Kabul Chawla is the focus of an investigation by The New York Times.
By Raif Karerat
WASHINGTON, DC: In 2008, about 200 decorated military officers put down deposits on apartments at Park Serene, a high-rise facility in Gurgaon, Haryana, developed by the New Delhi-based Kabul Chawla, owner of the real estate company company BPTP.
Apart from special military discounts and the plethora of amenities offered at the apartment complex, the officers were looking forward to enjoying their retirement in the company of their most trusted comrades in arms.
Fast forward six years later, in September, 2014, the same officers were united in demonstrating in a march in New Delhi, against Chawla. They alleged that BPTP robbed each of them blind.
According to a new investigation by The New York Times, BPTP collected almost 100 percent of the price attached to the Park Serene apartments from 400 different buyers. The total outlay is estimated by the protestors to exceed $35 million — now all in the hands of Chawla.
While complaints and accusations are steadily mounting against Chawla, who has developed two dozen other major residential complexes around Delhi, many of the former military officers who invested in Park Serene are sinking in their effort to find somewhere else to live.
As one might imagine, homelessness is not a plight affecting Chawla in the slightest — least of when he’s the owner of a 4,050-square-foot condominium housed in the Time Warner Center, in Manhattan, featuring five bedrooms, a media room, lofty ceilings, and an unencumbered, aerial view of Central Park.
Chawla denies owning the $19.4 million home, instead insisting that it belongs to his cousin, but The New York Times uncovered correspondence between real estate brokers and other sources corroborating Chawla as the apartment’s owner.

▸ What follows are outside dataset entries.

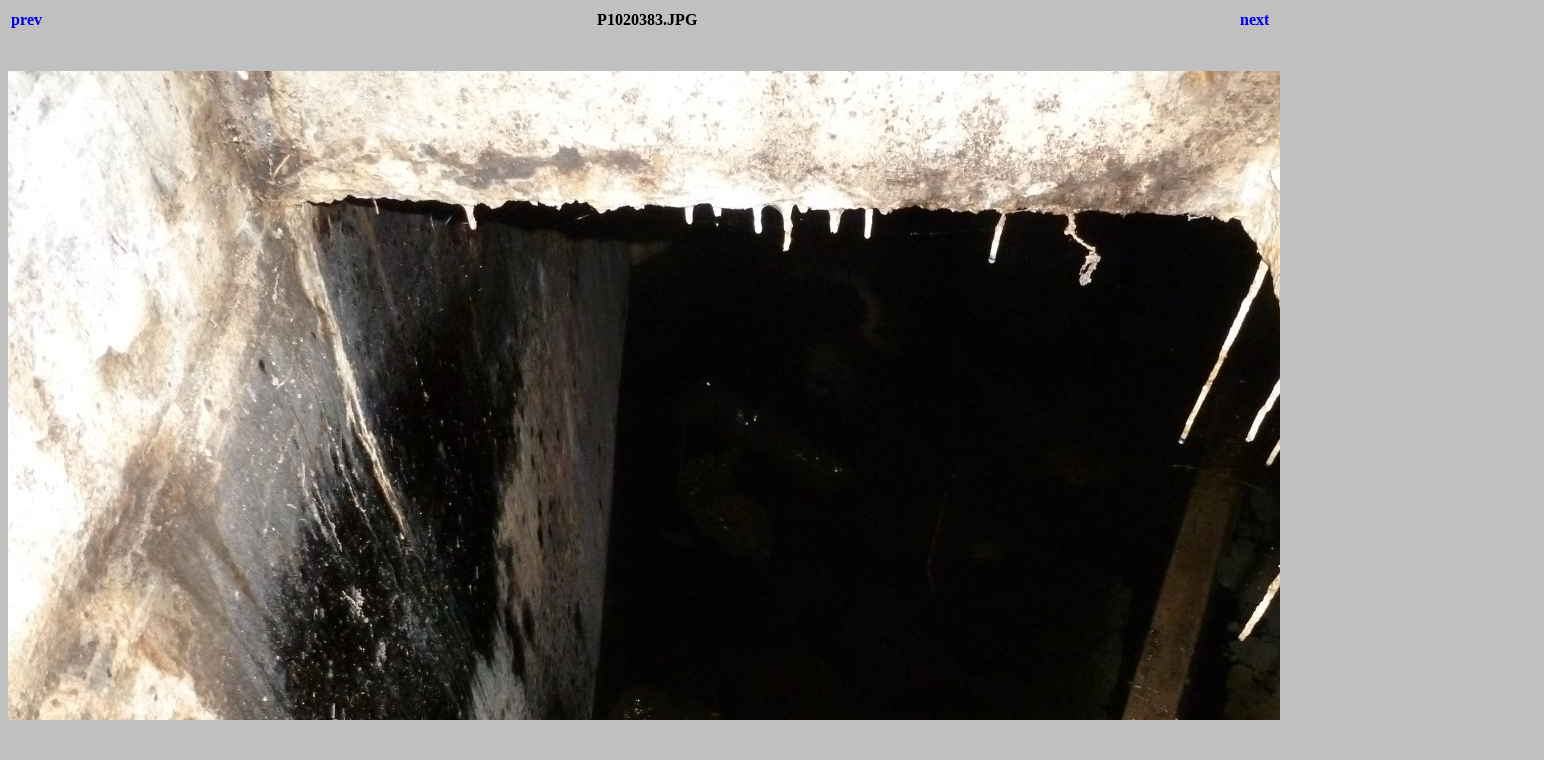

--- FILE ---
content_type: text/html
request_url: http://spuren-der-geschichte.de/bilder/eckerwald/P1020383.html
body_size: 415
content:
<html>
<head>
<title>Gedenkpfad Eckerwald - �lschieferwerk W�ste 10</title>
<style>body {font-family:Verdana;}</style>
</head>

<body bgcolor="#C0C0C0">
<center>
<table width="100%">
<tr>
<td align=left>
<h4><A HREF="P1020382.html" style="text-decoration:none"> prev </a></h4>
</td>
<td align=center>
<h4>P1020383.JPG</h4>
</td>
<td align=right>
<h4><A HREF="P1020384.html" style="text-decoration:none"> next </a></h4>
</td>
</tr>
</table>
<br>
<IMG SRC="./bilder/P1020383.JPG" width="1536" height="1152">
<br>
<FONT face="Verdana, Arial, Helvetica, Sans-Serif" size="-2">P1020383.JPG<br>327.36 KB</FONT>
<br>
<h4><A HREF="eckerwald_wueste_10.htm" style="text-decoration:none"> Thumbnails </a></h4>
</center>
</body>
</html>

Currently, the ownership of the unit is shrouded in a veil of secrecy provided by a Delaware shell company with a Singaporean address that admittedly evokes the ambitions of an international property mogul: “NYC Real Estate Opportunities.”
Chawla, who is in his early 40s, entered real estate more than 20 years ago when he constructed a building on property owned by his father. While his family’s name is venerated in India due to the heroism of his cousin– astronaut Kalpana Chawla, who perished aboard the space shuttle Columbia — Kabul Chawla has opted to play the villain during his time in the spotlight.
Aside from the steady influx of grievances stemming from his residential properties, 2011 saw a highly publicized case brought against the real estate magnate in which an accountant accused him of stealing 40 lakh rupees, which was then the equivalent of $85,000. The accountant, Suresh Goel, claims BPTP sold him a commercial lot — where he planned to open an office — before acquiring the proper licenses. When Goel brought it up to the company, it cancelled his contract without returning his money.
Dozens of similar case have cropped up against Chawla and the BPTP, but the company continues to operate freely.
Manoj Pandey, a real estate agent who told the New York Times he sold more than 100 BPTP plots, even described a malicious pattern where the company’s explicit goal was to sell property, reassign the customers to less desirable locations, and then resell the original property for even more revenue.
“They promised heaven to all the buyers,” recounted Pandey to the Times.